The new Chancellor recognises that the UK's public finances are in a mess. He hopes to avoid future chaos by subjecting his own budgetary numbers, and those of his successors, to independent scrutiny.
This, I think, is a good idea, even if Mr Osborne's job has suddenly been made harder in the short term by the resignation of his chief secretary, David Laws.
Mr Brown persistently redefined the UK's position in the economic cycle to suit his short-term needs. Intent on boosting spending on ‘essential’ public services, he assumed the good times and revenues would roll, a view summed up in the ludicrous claim that there would be “no more boom and bust”. He failed to learn the lessons of one of the earliest economic cycles. If Joseph and Pharaoh knew they had to put grain aside during years of plenty, it surely wouldn't have been so difficult for Mr Brown to have acted in a similar manner. Maybe he skipped Bible studies classes.

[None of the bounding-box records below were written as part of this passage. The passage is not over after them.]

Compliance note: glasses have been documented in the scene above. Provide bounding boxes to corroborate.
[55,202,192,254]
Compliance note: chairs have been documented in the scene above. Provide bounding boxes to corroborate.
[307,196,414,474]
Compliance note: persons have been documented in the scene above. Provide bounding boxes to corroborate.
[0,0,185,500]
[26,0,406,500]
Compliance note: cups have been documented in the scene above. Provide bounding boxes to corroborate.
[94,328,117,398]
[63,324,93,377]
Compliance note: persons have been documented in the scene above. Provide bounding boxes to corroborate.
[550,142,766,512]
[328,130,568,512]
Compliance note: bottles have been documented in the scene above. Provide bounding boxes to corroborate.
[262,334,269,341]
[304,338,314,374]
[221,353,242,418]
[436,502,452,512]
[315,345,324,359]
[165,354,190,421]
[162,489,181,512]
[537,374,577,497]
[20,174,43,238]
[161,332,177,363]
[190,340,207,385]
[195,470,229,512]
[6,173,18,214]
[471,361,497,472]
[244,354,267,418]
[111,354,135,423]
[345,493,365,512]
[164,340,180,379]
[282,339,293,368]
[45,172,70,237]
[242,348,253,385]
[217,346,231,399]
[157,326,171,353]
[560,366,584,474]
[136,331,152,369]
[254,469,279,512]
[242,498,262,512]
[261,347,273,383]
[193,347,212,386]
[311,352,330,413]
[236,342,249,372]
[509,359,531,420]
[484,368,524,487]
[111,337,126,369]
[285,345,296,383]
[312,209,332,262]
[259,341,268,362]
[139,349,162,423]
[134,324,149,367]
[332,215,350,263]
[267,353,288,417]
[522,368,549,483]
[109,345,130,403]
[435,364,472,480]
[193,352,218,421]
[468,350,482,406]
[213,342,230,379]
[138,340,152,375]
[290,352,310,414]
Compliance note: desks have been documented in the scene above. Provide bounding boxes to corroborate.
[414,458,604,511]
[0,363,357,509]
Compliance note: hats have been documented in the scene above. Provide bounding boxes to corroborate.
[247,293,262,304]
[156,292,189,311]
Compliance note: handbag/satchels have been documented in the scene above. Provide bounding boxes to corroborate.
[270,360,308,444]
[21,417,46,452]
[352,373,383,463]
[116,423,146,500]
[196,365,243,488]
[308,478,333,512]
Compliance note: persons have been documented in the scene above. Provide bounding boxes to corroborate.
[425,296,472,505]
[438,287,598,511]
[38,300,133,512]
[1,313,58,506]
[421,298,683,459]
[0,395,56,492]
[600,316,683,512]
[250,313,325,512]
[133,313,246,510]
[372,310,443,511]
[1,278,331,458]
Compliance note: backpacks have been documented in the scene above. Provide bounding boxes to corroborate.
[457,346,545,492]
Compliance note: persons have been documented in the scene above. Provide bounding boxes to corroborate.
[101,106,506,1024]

Another reason was the lack of market discipline at a time when markets supposedly knew best. Before the financial crisis, investors all over the world were blindly prepared to trust governments' fiscal promises. They, too, had failed to learn the obvious Biblical lessons. Entranced by low inflation and egged on by the massive and cheap inflows of capital from China and other high-savings nations, they snapped up bonds with no questions asked. That made it easy for governments to live beyond their means. Few imagined that easy credit in the private sector would ultimately lead to excessive debts within the public sector.
If, then, the Office for Budget Responsibility is to do its job well, it will not only be required to provide the economic forecasts needed to underpin the Government's fiscal plans and make judgments on the likelihood of those plans being realised, but also assess whether the financial markets are being too forgiving. These are hardly easy tasks.
Sir Alan Budd, the eminent economist who has been appointed to run the new office, will have his work cut out.
To my knowledge, despite Joseph's wise economic counsel, there is no suggestion in Genesis that merely achieving low and stable inflation could solve Egypt's economic problems. Yet many economists, alongside Mr Brown, thought low inflation would be sufficient to avoid booms and busts. Even economic atheists should have known better.
The formation of the OBR cannot possibly be a panacea for the UK's economic difficulties. Nevertheless, it should be able to deliver modest improvements.
With the Government subject to independent fiscal inspection, the risk of a sovereign downgrade should be reduced, thereby protecting the interests of UK taxpayers. And, if the OBR really has teeth, any fiscal misdemeanours should lead to welcome parliamentary scrutiny at a relatively early stage. I wish Messrs Osborne and Budd all the luck in the world. They will certainly need it.